%%

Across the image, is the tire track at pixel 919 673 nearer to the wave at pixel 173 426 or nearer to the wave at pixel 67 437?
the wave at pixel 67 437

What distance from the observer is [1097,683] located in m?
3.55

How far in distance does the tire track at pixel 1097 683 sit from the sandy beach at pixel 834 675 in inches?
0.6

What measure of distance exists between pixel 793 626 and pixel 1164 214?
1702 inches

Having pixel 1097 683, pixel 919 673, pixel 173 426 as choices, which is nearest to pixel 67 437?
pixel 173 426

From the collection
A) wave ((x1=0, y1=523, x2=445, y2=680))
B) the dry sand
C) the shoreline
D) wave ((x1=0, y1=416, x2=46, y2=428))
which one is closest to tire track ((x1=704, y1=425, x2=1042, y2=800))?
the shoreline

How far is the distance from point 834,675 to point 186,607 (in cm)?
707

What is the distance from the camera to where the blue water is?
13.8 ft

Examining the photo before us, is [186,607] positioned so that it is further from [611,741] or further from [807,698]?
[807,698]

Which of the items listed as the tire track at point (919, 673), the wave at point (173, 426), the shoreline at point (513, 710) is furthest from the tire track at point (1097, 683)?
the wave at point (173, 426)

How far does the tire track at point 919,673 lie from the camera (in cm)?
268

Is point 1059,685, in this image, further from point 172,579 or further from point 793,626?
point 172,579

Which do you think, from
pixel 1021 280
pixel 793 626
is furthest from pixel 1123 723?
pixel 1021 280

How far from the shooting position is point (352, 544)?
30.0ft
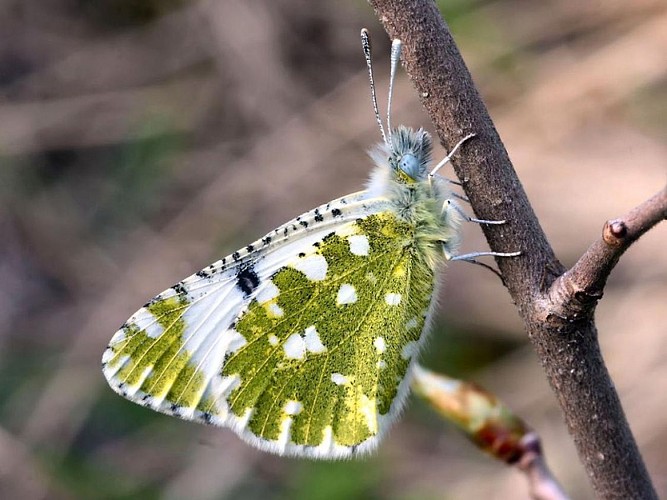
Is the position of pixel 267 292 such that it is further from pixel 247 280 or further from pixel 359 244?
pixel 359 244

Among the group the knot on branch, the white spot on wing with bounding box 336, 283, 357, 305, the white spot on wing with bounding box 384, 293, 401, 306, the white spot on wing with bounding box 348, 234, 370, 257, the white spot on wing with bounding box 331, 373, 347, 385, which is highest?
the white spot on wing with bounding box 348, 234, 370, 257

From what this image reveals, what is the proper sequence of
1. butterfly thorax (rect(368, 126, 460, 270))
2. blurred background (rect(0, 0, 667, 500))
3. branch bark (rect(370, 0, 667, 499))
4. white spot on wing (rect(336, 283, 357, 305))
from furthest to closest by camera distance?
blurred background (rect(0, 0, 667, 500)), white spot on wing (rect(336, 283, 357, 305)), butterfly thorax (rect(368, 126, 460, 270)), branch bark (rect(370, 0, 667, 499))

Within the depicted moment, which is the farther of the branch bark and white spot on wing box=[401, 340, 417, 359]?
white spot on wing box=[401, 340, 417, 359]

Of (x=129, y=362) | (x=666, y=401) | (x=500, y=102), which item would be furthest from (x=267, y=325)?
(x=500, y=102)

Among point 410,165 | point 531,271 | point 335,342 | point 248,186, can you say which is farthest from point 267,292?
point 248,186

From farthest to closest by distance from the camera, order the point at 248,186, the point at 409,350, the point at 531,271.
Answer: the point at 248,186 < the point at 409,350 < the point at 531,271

%%

■ EXERCISE OBJECTIVE
Rewrite all of the items above, replacing every occurrence of "tire track" with "wheel rut" and leaving everything else unchanged. Omit the pictures from your response.

■ ANSWER IN FULL
Across the image, is the wheel rut at pixel 919 673 nearer to the wave at pixel 173 426 or nearer to the wave at pixel 67 437?
the wave at pixel 67 437

What distance from the observer is [1097,683] located in m?
3.55

How far in distance does the wheel rut at pixel 1097 683 sit from the sandy beach at pixel 834 675 in inches?
0.6

What measure of distance exists between pixel 793 626 and pixel 1164 214?
1702 inches

Having pixel 1097 683, pixel 919 673, pixel 173 426 as choices, which is nearest to pixel 67 437?
pixel 173 426

From the collection
A) wave ((x1=0, y1=523, x2=445, y2=680))
B) the dry sand
C) the shoreline
D) wave ((x1=0, y1=416, x2=46, y2=428))
which one is closest to wheel rut ((x1=704, y1=425, x2=1042, y2=800))?
the shoreline

How far is the distance from point 834,675 to point 186,607 (in cm)?
707

What is the distance from the camera to where the blue water is?
13.8 ft

Examining the photo before us, is [186,607] positioned so that it is further from [611,741] or further from [807,698]?
[807,698]

Which of the items listed as the wheel rut at point (919, 673), the wave at point (173, 426), the shoreline at point (513, 710) is furthest from the wheel rut at point (1097, 683)?
the wave at point (173, 426)

How far does the wheel rut at point 919,673 lie from the camera (in cm)?
268

Is point 1059,685, in this image, further from point 172,579 or further from point 793,626?
point 172,579

Which do you think, from
pixel 1021 280
pixel 793 626
is furthest from pixel 1123 723?
pixel 1021 280

How far from the shooting position is point (352, 544)?
30.0ft
Is the position of pixel 267 292 such that it is further from pixel 247 280 or further from pixel 359 244?
pixel 359 244

Among the group the knot on branch, the white spot on wing with bounding box 336, 283, 357, 305, the white spot on wing with bounding box 384, 293, 401, 306, the white spot on wing with bounding box 348, 234, 370, 257, the white spot on wing with bounding box 331, 373, 347, 385, which is highest?
the white spot on wing with bounding box 348, 234, 370, 257

From what this image reveals, what is the proper sequence of
1. butterfly thorax (rect(368, 126, 460, 270))
2. blurred background (rect(0, 0, 667, 500))
3. branch bark (rect(370, 0, 667, 499))
4. white spot on wing (rect(336, 283, 357, 305))
from furthest to closest by camera distance?
blurred background (rect(0, 0, 667, 500)), white spot on wing (rect(336, 283, 357, 305)), butterfly thorax (rect(368, 126, 460, 270)), branch bark (rect(370, 0, 667, 499))

Within the depicted moment, which is the farther of the branch bark and white spot on wing box=[401, 340, 417, 359]?
white spot on wing box=[401, 340, 417, 359]

Of (x=129, y=362) | (x=666, y=401) | (x=500, y=102), which item would be furthest from (x=267, y=325)?
(x=500, y=102)

Among point 410,165 | point 531,271 | point 335,342 | point 248,186, can you say which is farthest from point 267,292?
point 248,186

From farthest to closest by distance from the camera, order the point at 248,186, the point at 409,350, the point at 531,271.
Answer: the point at 248,186 < the point at 409,350 < the point at 531,271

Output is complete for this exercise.